* _Prompt_
The lines to extract run from the first line of the entries through the line that contains "content_type: application/javascript;charset=utf-8"; reproduce exactly those lines and no others.

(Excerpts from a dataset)
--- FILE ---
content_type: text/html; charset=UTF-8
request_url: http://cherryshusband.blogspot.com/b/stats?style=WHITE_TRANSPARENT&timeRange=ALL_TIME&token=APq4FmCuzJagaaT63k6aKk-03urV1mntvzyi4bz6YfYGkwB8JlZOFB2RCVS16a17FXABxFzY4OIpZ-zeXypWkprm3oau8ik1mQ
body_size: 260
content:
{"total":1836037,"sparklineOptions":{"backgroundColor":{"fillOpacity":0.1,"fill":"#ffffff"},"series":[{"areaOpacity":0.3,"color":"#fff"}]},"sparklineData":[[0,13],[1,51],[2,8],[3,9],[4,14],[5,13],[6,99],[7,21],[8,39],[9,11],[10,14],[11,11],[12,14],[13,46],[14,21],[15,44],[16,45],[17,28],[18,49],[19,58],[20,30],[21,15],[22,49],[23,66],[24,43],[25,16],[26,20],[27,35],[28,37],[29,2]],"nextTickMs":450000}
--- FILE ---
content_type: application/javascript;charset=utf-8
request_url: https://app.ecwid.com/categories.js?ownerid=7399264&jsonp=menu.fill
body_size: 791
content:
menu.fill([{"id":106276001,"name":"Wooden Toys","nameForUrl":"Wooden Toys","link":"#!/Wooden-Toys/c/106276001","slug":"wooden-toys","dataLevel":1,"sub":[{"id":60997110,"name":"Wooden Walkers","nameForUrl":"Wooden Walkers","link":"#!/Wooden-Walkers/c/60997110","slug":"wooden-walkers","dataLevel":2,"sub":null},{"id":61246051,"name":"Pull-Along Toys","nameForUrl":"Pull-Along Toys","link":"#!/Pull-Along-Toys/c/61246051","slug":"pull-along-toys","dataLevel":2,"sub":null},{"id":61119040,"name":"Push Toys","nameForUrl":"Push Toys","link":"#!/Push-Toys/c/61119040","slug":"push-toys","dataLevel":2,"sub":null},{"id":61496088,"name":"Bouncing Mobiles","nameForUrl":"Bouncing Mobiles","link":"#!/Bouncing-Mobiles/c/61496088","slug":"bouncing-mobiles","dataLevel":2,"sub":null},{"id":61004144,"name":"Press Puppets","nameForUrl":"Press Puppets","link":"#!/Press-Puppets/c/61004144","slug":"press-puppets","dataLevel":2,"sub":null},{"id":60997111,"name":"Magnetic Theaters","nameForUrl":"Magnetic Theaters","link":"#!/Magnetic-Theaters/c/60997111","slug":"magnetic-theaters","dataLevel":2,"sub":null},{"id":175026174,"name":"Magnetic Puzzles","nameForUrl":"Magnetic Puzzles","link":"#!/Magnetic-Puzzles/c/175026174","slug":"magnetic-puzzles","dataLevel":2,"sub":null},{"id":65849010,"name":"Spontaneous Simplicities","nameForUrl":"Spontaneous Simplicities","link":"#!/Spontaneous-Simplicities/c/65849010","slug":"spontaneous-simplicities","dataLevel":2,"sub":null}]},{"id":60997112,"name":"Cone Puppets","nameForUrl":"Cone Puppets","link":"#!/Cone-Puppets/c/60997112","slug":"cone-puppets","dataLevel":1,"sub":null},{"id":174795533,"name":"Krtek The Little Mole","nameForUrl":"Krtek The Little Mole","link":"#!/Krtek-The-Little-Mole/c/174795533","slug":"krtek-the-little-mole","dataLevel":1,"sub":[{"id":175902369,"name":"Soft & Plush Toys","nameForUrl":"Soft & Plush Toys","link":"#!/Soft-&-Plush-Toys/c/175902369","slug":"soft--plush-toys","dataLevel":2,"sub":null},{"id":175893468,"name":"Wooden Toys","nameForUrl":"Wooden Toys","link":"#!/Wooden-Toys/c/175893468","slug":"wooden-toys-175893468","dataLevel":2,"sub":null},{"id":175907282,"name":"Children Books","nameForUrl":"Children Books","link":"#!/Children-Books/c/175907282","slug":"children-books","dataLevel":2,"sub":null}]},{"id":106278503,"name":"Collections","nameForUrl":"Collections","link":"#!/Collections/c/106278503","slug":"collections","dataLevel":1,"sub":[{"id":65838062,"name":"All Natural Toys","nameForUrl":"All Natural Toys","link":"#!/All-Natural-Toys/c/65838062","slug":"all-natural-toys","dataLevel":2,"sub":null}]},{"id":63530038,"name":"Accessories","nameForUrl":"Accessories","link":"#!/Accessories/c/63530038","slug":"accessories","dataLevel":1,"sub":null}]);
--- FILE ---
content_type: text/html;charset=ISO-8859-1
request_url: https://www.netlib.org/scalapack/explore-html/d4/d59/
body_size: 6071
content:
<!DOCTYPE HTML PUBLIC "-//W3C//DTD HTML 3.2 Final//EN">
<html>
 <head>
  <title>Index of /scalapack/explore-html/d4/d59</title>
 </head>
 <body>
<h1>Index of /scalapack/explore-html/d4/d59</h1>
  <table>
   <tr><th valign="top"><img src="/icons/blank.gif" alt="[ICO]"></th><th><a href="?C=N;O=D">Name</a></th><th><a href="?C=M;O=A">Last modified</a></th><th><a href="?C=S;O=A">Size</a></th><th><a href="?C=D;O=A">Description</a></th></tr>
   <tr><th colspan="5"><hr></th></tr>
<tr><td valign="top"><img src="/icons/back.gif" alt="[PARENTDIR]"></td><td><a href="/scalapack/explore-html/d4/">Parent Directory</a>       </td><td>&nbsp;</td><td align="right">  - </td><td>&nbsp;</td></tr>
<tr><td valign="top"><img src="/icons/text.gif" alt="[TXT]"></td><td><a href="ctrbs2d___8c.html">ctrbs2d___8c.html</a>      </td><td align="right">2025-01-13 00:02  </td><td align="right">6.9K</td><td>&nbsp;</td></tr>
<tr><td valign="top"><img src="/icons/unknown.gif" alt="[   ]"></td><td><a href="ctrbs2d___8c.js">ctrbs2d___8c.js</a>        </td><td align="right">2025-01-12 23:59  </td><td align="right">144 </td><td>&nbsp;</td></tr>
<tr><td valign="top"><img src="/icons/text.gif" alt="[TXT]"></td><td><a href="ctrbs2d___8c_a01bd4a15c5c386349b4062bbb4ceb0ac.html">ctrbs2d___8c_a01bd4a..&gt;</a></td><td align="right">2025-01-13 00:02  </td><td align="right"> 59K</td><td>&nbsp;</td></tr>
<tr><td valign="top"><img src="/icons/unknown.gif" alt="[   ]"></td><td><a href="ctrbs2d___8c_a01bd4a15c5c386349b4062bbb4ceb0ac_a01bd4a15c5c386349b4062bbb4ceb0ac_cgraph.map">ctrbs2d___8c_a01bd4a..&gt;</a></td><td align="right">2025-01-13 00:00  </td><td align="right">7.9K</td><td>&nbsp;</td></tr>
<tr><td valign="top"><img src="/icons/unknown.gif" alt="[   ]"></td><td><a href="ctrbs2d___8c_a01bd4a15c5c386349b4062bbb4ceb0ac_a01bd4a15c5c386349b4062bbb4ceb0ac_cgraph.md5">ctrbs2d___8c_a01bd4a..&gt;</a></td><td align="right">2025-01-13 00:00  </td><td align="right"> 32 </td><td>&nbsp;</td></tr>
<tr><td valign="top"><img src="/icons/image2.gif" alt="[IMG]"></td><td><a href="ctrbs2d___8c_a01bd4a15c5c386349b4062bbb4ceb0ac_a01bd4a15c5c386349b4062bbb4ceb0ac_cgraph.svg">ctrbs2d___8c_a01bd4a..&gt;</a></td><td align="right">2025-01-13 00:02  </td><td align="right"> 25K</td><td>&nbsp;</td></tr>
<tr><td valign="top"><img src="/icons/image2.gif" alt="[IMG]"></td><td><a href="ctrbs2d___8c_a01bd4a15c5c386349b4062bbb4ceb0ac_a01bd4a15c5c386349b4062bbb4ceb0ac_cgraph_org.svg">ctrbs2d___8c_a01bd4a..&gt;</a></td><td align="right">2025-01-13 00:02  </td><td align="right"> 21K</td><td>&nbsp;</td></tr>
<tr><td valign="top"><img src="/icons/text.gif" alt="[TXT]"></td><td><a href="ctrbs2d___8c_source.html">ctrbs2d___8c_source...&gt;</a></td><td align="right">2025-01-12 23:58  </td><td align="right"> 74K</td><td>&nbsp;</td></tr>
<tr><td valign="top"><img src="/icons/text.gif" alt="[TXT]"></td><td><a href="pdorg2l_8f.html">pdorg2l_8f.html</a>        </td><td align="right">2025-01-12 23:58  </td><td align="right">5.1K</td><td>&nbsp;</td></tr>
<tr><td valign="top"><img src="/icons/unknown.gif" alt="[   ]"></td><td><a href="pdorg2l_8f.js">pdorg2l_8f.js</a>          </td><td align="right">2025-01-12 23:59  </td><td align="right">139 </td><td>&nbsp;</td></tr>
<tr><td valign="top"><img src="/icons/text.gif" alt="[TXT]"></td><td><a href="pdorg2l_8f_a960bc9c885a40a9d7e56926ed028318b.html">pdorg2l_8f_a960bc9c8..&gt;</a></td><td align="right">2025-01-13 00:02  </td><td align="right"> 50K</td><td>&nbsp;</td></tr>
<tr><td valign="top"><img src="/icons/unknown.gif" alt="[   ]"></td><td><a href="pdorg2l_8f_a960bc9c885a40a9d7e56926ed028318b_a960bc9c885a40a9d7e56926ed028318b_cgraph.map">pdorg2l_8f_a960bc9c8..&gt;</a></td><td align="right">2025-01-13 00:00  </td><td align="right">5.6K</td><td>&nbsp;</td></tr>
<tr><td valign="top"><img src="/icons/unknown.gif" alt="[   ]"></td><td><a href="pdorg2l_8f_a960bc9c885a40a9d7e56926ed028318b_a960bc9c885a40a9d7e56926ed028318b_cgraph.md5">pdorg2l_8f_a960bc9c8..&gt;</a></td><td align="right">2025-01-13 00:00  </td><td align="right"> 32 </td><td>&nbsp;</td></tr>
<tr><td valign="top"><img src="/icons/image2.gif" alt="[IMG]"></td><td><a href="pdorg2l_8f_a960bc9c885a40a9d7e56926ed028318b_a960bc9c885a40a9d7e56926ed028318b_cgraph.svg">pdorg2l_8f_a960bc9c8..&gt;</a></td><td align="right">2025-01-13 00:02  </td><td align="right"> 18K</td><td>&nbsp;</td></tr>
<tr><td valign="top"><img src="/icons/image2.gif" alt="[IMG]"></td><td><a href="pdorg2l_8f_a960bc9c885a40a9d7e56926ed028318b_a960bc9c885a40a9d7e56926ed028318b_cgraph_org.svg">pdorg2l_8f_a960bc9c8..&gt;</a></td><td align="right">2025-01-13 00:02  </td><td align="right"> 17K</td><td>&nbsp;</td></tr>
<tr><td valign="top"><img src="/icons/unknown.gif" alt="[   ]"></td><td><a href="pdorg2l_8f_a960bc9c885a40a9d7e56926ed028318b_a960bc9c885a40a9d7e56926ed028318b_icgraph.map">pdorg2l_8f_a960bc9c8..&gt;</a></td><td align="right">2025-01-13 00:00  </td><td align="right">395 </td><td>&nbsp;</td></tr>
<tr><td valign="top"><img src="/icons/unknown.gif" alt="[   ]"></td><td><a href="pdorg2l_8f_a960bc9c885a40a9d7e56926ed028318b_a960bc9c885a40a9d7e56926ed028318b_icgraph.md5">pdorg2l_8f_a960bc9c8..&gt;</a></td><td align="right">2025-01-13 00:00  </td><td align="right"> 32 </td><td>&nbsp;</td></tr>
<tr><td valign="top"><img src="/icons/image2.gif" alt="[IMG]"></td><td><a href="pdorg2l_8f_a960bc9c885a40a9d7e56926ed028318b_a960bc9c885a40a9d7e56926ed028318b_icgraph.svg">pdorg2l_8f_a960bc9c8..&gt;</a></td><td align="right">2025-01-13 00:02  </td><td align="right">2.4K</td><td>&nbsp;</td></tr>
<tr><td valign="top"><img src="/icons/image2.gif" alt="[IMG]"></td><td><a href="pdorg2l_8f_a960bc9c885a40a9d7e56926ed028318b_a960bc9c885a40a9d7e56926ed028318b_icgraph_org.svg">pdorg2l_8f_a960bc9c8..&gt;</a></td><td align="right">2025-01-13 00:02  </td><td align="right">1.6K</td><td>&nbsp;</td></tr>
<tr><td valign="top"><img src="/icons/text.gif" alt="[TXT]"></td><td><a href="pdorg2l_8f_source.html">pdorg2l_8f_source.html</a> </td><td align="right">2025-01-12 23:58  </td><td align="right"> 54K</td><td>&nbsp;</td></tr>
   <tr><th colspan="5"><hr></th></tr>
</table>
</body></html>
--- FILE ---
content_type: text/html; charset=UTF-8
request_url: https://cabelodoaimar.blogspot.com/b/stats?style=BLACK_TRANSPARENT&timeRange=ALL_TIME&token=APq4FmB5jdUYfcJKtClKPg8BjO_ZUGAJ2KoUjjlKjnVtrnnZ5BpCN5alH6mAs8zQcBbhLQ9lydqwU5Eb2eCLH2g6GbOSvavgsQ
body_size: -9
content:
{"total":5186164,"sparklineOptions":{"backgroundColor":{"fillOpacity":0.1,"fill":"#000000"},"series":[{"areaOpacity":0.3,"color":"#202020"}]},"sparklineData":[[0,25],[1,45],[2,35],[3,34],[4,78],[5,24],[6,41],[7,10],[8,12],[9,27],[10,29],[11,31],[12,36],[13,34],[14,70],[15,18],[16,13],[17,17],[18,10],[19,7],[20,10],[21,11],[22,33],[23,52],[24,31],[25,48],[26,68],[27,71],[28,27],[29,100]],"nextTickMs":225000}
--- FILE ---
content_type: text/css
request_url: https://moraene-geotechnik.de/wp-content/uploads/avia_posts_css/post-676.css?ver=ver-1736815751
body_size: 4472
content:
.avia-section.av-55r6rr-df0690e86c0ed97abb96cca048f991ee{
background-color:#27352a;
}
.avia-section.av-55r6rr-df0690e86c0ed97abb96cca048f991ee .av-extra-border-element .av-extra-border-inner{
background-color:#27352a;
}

* _Solution for this problem_
--- FILE ---
content_type: text/html; charset=UTF-8
request_url: http://cherryshusband.blogspot.com/b/stats?style=WHITE_TRANSPARENT&timeRange=ALL_TIME&token=APq4FmCuzJagaaT63k6aKk-03urV1mntvzyi4bz6YfYGkwB8JlZOFB2RCVS16a17FXABxFzY4OIpZ-zeXypWkprm3oau8ik1mQ
body_size: 260
content:
{"total":1836037,"sparklineOptions":{"backgroundColor":{"fillOpacity":0.1,"fill":"#ffffff"},"series":[{"areaOpacity":0.3,"color":"#fff"}]},"sparklineData":[[0,13],[1,51],[2,8],[3,9],[4,14],[5,13],[6,99],[7,21],[8,39],[9,11],[10,14],[11,11],[12,14],[13,46],[14,21],[15,44],[16,45],[17,28],[18,49],[19,58],[20,30],[21,15],[22,49],[23,66],[24,43],[25,16],[26,20],[27,35],[28,37],[29,2]],"nextTickMs":450000}
--- FILE ---
content_type: application/javascript;charset=utf-8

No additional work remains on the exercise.